A LA ESPERA DEL ANUNCIO. Refirió que en la semana que termina, a industrias del cemento y algunas del acero les anunciaron que pararían la producción a partir de ayer 4 de abril, y estarían en espera del anuncio del presidente Andrés López Obrador para este domingo por la tarde, a ver si los considera dentro de las actividades esenciales, como ha ocurrido en otros países, que al depender tanta gente de sus ramas, se ha permitido que siga trabajando con las medidas de seguridad sanitaria.
ESCENARIO COMPLICADO. Si bien la instrucción nacional de la CMIC es que de parar actividad se paguen al 100% los salarios de los trabajadores, se tendrá que acatar, pero de antemano se tendrán que enfrentar al problema porque habrá quienes no podrán cumplir a tiempo con el Seguro Social, Infonavit, Afores e impuestos tanto locales como federales; “sin producir todo se vuelve muy complicado”, subrayó Palacios Salas.

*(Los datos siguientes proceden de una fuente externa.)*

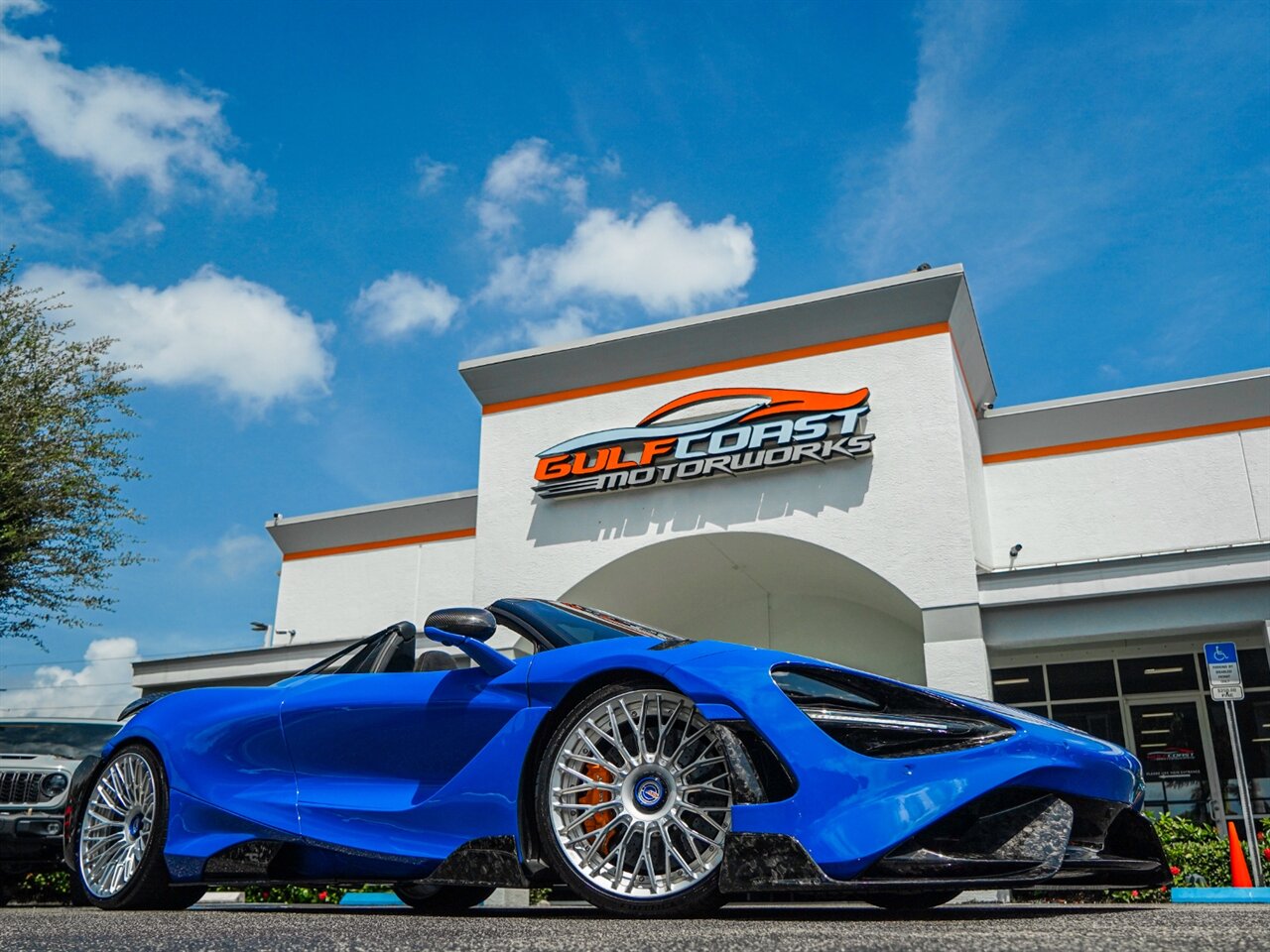 2020 McLaren 720S Spider Performance   - Photo 72 - Bonita Springs, FL 34134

Se trata de una industria que de parar los 30 días que se han decretado, primero no podrían pagar íntegramente a su personal, lo cual sería complicado para ellos si se considera que la mayoría “vive al día” y una vez que pase el problema de salud, tendrían que transcurrir por lo menos 1 mes y medio o 2 para iniciar su recuperación.

En la actualidad, son alrededor de 12 mil trabajadores los que dependen de la industria de la construcción.